What if you could retrieve the location of an object in an image without training a custom model? That is the task that zero-shot object detection models aim to solve. Zero-shot detection models are trained on large datasets to identify a vast range of objects, allowing you to localize objects without training a custom model.

In this guide, we are going to talk about what zero-shot object detection is, the applications of these types of models, popular zero-shot detection models, and how you can use zero-shot detection. Without further ado, let’s get started!

What is Zero-Shot Object Detection?

Zero-shot object detection models identify the location of objects in images. Zero-shot object detection models accept one or more text prompts (i.e. “car”) and will aim to identify the location of all the objects of interest you have listed.

Zero-shot object detection models are designed to identify a wide range of images, examples of which include Grounding DINO, OWL-ViT, and OWLv2.

Let’s use Grounding DINO to identify solar panels. We will use the text prompt “solar panel”:

The following image shows using Grounding DINO without a prompt next to Grounding DINO with the prompt “dogs tail”:

In all cases above, Grounding DINO was able to successfully identify objects of interest.

Throughout this post, we have mentioned a few of the many zero-shot detection models available today. Here are a few that you can use:

  • Grounding DINO
  • OWLv2
  • DETIC (can detect 21k classes)

There are also classification models that can be used to refine predictions from models. For example, you can use a model like DETIC to detect a general object (i.e. a computer mouse) then a classification model like OpenAI’s GPT-4V model to refine the prediction (i.e. the mouse is from Logitech vs. another brand).

Zero-Shot Object Detection Applications

Although Grounding DINO and other zero-shot models are powerful, they are large and require significant compute resources to run compared to fine-tuned models. As a result, many state-of-the-art zero-shot models are impractical to run at large scale, in real-time, or on the edge.

Zero-shot models can be run across images for analysis, or you can use zero-shot models to automatically label data for use in training a smaller, fine-tuned model.

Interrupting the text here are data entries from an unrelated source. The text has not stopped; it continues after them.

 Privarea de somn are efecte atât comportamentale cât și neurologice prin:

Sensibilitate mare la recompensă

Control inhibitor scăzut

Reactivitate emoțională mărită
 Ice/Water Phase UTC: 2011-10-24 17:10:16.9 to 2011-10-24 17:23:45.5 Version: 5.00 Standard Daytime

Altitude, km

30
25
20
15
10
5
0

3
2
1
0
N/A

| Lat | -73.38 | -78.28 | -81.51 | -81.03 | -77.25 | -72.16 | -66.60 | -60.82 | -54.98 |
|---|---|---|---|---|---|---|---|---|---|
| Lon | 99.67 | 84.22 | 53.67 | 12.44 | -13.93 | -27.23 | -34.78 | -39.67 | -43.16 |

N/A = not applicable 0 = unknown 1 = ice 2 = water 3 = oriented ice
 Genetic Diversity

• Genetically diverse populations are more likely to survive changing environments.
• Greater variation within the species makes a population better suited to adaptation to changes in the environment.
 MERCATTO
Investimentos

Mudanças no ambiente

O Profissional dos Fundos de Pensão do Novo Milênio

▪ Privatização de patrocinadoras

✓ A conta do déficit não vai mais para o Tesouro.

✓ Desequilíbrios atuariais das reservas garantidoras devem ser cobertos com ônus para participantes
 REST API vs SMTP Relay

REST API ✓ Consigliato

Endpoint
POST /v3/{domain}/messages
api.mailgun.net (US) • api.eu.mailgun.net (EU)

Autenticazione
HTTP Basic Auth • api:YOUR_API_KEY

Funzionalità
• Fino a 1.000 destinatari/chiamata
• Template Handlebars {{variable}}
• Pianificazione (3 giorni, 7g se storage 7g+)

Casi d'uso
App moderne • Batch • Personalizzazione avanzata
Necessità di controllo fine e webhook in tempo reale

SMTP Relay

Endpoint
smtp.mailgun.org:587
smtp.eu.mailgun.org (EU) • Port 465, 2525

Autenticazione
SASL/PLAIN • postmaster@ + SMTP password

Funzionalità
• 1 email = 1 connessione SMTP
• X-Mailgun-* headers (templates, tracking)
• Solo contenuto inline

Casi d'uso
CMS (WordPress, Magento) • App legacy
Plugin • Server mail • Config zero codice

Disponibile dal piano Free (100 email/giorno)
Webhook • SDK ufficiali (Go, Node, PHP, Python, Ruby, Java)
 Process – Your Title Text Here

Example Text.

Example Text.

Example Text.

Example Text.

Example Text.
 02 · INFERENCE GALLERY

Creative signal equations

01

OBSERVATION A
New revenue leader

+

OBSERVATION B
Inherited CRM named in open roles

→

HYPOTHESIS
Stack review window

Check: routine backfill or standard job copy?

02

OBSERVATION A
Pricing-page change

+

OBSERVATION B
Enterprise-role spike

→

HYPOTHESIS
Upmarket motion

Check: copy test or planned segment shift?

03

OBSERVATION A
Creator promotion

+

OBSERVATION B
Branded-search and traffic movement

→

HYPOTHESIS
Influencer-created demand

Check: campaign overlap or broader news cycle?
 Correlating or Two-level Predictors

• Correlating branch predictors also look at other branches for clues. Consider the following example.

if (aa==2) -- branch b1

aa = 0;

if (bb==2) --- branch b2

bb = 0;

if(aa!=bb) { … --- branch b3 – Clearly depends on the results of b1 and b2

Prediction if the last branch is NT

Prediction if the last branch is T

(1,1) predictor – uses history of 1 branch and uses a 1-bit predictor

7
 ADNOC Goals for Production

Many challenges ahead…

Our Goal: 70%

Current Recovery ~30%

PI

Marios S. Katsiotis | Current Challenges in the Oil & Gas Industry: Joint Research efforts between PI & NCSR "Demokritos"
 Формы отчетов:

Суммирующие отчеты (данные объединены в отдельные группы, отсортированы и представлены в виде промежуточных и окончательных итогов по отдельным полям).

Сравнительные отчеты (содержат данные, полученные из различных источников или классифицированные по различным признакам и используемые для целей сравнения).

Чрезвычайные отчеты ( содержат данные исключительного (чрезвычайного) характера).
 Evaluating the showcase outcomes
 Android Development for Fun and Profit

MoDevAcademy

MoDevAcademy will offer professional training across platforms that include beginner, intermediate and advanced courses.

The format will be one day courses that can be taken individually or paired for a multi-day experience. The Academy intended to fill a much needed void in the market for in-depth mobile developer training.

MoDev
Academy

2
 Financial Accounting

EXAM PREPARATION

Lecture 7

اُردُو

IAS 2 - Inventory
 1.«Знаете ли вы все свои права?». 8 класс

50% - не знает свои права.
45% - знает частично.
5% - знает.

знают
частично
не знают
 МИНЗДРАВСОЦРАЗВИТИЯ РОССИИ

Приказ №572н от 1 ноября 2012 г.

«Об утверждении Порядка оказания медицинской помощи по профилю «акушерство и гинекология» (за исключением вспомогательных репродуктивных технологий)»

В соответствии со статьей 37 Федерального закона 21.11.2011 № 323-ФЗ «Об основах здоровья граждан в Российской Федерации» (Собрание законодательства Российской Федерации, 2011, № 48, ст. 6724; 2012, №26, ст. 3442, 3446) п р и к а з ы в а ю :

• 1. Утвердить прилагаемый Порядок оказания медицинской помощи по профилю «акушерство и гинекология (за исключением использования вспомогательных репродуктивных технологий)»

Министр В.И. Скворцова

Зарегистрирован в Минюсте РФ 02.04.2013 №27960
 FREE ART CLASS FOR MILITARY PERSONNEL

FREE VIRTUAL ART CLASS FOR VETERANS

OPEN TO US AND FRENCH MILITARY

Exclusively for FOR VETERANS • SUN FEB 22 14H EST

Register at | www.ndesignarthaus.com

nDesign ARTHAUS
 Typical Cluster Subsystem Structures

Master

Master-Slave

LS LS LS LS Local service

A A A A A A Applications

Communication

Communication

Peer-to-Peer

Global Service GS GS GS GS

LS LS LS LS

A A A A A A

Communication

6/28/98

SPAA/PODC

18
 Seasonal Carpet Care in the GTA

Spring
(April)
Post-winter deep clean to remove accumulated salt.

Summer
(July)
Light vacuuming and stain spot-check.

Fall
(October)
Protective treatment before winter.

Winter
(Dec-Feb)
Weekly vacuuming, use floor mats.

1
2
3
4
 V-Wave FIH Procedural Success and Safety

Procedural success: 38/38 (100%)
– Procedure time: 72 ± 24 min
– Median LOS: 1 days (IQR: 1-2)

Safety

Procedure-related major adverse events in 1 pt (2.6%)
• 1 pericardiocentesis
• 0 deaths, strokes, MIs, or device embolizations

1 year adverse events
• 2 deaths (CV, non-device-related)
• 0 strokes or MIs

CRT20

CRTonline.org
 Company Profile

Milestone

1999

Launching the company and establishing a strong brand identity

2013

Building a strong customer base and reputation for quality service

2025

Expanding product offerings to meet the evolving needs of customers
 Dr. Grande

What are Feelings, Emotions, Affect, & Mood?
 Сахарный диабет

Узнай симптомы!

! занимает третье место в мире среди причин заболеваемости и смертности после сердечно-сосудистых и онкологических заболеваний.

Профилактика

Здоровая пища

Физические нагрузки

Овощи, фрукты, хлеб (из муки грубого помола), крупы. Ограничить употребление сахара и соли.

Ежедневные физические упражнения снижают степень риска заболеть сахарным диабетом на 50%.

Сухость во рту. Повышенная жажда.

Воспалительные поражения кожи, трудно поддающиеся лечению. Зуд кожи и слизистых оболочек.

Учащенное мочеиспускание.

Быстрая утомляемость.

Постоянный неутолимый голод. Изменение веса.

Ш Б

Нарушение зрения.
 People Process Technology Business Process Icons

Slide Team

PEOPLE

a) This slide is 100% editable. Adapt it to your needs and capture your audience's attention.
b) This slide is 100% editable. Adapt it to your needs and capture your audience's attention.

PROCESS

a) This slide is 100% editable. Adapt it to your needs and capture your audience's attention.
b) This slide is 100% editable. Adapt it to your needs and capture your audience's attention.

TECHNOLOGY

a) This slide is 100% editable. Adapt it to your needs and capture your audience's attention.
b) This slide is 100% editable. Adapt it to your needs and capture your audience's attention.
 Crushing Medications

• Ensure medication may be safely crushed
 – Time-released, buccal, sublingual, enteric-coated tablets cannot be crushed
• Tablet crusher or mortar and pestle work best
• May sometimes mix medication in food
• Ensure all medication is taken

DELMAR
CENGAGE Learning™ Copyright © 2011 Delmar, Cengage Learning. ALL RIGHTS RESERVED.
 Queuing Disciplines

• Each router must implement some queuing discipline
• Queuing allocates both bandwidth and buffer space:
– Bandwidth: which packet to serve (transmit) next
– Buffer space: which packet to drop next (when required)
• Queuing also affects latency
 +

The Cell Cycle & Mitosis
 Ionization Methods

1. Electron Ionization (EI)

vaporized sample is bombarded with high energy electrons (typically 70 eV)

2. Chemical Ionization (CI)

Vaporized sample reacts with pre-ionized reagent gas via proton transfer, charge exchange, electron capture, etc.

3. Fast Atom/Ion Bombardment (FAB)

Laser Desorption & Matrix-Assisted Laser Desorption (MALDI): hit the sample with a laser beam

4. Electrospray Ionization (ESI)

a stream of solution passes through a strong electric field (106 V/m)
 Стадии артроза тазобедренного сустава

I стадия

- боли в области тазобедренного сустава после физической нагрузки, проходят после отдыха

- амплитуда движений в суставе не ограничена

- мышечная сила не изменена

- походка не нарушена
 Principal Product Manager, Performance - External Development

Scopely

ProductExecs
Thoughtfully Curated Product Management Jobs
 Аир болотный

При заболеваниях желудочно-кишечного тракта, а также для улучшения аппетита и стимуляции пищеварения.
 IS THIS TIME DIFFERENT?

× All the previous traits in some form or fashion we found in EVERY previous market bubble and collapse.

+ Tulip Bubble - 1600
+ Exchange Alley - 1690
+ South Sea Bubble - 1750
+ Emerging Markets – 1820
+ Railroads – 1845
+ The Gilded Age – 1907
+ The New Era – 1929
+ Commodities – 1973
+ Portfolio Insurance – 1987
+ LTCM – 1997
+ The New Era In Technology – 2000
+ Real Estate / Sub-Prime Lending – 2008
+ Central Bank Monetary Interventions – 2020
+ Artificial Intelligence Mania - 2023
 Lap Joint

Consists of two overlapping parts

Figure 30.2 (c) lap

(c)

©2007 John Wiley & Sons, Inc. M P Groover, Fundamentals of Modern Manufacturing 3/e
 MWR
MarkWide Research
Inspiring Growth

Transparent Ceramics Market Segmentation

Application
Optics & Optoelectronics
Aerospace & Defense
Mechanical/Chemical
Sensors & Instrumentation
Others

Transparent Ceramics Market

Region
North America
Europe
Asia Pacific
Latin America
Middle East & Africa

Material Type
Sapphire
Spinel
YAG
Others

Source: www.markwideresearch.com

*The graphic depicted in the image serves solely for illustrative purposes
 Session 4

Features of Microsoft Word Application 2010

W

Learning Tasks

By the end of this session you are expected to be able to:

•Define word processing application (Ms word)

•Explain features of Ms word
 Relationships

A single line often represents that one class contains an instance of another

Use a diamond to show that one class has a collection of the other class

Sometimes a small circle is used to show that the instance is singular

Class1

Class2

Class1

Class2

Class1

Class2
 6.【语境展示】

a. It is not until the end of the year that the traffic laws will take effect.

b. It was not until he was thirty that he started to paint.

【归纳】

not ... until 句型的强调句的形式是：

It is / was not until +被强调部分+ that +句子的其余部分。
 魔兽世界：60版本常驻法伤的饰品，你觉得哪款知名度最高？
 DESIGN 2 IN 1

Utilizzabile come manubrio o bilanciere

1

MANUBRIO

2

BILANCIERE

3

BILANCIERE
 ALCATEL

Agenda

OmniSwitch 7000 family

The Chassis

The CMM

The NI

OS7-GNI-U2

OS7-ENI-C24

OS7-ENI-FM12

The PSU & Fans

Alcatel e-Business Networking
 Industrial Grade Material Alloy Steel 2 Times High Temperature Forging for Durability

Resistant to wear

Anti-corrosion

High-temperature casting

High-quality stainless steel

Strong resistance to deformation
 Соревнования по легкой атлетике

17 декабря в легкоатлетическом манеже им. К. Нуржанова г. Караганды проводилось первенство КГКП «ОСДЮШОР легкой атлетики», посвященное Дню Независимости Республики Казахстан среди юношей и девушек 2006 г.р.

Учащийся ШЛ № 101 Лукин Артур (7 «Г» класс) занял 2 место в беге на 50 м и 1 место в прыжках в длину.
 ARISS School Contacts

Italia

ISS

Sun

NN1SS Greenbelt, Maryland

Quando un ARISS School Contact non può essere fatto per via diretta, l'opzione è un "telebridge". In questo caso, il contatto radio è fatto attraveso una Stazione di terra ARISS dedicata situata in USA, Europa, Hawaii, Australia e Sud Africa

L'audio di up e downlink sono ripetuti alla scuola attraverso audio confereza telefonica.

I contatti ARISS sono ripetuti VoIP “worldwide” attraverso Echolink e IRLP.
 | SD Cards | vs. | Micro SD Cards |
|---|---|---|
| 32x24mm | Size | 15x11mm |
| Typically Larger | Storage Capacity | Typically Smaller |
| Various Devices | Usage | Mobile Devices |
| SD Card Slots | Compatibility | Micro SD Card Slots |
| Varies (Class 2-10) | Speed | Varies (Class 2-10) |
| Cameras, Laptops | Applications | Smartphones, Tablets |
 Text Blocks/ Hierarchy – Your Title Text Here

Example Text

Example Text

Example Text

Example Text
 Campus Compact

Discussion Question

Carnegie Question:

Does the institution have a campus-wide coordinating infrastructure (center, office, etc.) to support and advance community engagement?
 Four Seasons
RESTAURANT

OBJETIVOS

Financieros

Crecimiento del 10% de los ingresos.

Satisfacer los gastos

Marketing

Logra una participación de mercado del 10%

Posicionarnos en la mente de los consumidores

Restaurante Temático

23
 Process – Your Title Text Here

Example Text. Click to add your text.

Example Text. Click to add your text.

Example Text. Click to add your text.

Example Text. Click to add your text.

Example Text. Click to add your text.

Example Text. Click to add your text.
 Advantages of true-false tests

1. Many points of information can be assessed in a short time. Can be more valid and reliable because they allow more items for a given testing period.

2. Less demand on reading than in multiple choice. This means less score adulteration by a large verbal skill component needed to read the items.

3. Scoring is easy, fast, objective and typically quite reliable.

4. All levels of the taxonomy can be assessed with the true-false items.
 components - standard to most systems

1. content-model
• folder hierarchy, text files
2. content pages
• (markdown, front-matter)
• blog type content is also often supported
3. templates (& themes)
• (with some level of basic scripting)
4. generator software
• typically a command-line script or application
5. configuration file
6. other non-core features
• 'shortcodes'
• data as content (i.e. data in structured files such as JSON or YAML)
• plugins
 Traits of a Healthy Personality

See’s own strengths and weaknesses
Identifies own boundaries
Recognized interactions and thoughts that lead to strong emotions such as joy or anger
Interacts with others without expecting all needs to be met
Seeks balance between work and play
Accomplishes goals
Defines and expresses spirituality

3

The Autodistill framework enables you to do this in a few lines of code. You can use a model like Grounding DINO or OWLv2 to label data, then train a smaller model like YOLOv8 on your labeled dataset. The resultant model is suitable for real-time edge deployment, unlike large zero-shot models.

How to Use Zero-Shot Object Detection Models

Let’s talk through how to use a zero-shot object detection model. For this guide, we will use Grounding DINO through Autodistill, an ecosystem for using foundation and zero-shot models. Note that inference speeds with Grounding DINO will likely be ~1 FPS on devices with CUDA-enabled GPUs.

Grounding DINO is most effective at identifying common objects (i.e. cars, people, dogs, etc.). But, the model is less effective at identifying uncommon objects (i.e. a specific type of car, a specific person, a specific dog, etc.).

To get started, install the following dependencies:

pip install autodistill autodistill-grounding-dino

Then, create a new Python file and add the following code:

from autodistill_grounding_dino import GroundingDINO
from autodistill.detection import CaptionOntology
from autodistill.utils import plot
import cv2

base_model = GroundingDINO(ontology=CaptionOntology({"deer": "deer"}))
results = base_model.predict("image.jpg")

    image = cv2.imread("image.jpg"), detections = results, classes = ["deer"]

In this code, we load Grounding DINO with an ontology. This ontology describes the classes we want to identify and how we want to save each class. In this case, we use the ontology:

“deer”: “deer”

The first value is the prompt that will be sent to Grounding DINO. The second is the class name we will record. Then, we display a prediction. Here is an example of our script running on an image:

Grounding DINO successfully labeled our image with 0, the class associated with the deer (deer is the first class in the list we created).

We can also label a whole folder of images. To do so, add the following line of code to your script:

base_model.label("./context_images", extension=".jpeg")

This will label all images in a folder called “context_images” and save the results to a folder called “context_images_labeled”. Learn more about labeling data for use in training fine-tuned object detection models using large zero-shot models.


Zero-shot models are a new frontier in the world of vision. These models have a vast amount of knowledge and, as a result, do not require fine-tuning to use. However, zero-shot models are slow. Thus, we recommend using zero-shot models to train a fine-tuned model that can run faster and on the edge.

Zero-shot detection models cannot identify every object. For those use cases, training a fine-tuned model is the only available option. Furthermore, zero-shot models may not perform well on your data; if that is the case, training a fine-tuned model, using the model to label where possible, is recommended.

You can also use zero-shot detection for object tracking. Read our guide on object tracking with zero-shot models.

Today, there are zero-shot models available for classification, object detection, and segmentation. As the years progress, zero-shot models will likely continue to improve, enabling you to identify more objects without training a fine-tuned model.